# SYCLops: A SYCL Specific LLVM to MLIR Converter

#### IWOCL & SYCLcon 2022 – May 2022



Alexandre Singer (Presenter)



Frank (Fang) Gao



Kai-Ting Amy Wang

Huawei Heterogeneous Compiler Lab, Canada

#### Agenda

- Background
  - LLVM
  - MLIR
  - oneAPI's SYCL Implementation
- The SYCLops Converter
  - Overview
  - Design Principles
  - Design
- Evaluation
- Future Work



#### Background: LLVM





https://llvm.org/Logo.html

# Background: Multi-Level Intermediate Representation (MLIR)

- Simplifies higher-level optimizations.
- Multi-Level  $\rightarrow$  Dialects
  - Affine Dialect: affine analysis, control flow, and operations.
  - SCF Dialect: non-affine control flow.
  - Arithmetic Dialect: arithmetic operations.
- MLIR Types of interest
  - **MemRef:** MLIR's array representation.
  - Index: device-specific width integer.

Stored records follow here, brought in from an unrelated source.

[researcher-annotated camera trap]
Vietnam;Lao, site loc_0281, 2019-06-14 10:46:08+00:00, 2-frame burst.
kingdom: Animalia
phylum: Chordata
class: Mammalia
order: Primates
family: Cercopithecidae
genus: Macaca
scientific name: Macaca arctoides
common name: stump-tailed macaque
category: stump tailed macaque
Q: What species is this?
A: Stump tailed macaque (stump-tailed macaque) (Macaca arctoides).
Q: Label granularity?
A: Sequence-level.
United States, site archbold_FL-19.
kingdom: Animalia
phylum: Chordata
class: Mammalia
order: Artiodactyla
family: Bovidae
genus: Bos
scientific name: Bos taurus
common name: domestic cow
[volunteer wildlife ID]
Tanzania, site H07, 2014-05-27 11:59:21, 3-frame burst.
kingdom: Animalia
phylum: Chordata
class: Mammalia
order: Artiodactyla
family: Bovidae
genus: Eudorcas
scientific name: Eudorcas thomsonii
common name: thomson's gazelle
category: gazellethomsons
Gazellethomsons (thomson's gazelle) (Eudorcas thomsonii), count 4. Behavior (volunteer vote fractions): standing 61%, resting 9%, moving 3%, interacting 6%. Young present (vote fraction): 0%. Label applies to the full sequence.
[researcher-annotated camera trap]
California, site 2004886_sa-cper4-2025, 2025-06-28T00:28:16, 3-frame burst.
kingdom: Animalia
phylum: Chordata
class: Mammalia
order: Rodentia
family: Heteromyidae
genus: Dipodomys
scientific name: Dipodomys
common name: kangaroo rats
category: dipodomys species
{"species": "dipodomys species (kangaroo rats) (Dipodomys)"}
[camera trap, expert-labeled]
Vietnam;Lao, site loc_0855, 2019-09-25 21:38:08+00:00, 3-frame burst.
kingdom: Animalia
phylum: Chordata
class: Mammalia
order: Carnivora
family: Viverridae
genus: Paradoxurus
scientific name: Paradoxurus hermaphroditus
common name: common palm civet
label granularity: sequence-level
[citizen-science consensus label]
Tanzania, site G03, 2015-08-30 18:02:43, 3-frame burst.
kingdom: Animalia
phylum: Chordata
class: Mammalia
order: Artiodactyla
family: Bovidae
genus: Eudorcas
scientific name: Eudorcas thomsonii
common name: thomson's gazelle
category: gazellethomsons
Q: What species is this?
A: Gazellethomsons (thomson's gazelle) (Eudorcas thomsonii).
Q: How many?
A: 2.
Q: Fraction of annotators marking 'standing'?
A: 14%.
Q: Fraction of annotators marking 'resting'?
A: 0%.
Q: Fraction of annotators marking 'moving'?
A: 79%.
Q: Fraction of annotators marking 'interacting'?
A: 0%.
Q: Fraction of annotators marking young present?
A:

# Background: oneAPI's SYCL Implementation

- LLVM-based.
- Compiles the host and device through two separate compilers.
- The Device Front-end Compiler emits LLVM IR to the Device Compiler.
- Device Compiler optimizes and lowers the LLVM IR to an Object File to be executed on the device.
- Problem: oneAPI's Device Front-end Compiler is unable to emit MLIR code.



# The SYCLops Converter: Overview

- LLVM IR  $\rightarrow$  MLIR.
- Higher level optimizations within Device Compiler.
- The MLIR code can be lowered back to LLVM IR for more transformations and lowering.
- Minimal changes to oneAPI.



#### The SYCLops Converter: Why LLVM to MLIR?

- Why SYCL, to LLVM, to MLIR; instead of SYCL directly to MLIR?
  - 1. MLIR is relatively young compared to LLVM.
  - 2. It is easier to enter into LLVM first.
  - 3. Many other projects are not production ready yet and are for generating general C++ source files, not SYCL source files.
  - 4. SYCLops was designed to target device code, as opposed to device and host.

#### The SYCLops Converter: Design Principles



# Design Principles: Extensibility

- SYCLops was designed to be extensible.
- Two types of modules:
  - **1. Base Module:** Interprets the SYCL constructs and control flow being passed in.
  - 2. Backend-specific Sub Modules: Works with the Base Module to translate the LLVM IR into the target IR.
- As well as targeting MLIR, SYCLops could be used to generate hybrid script that can be used to target AKG (based on TVM).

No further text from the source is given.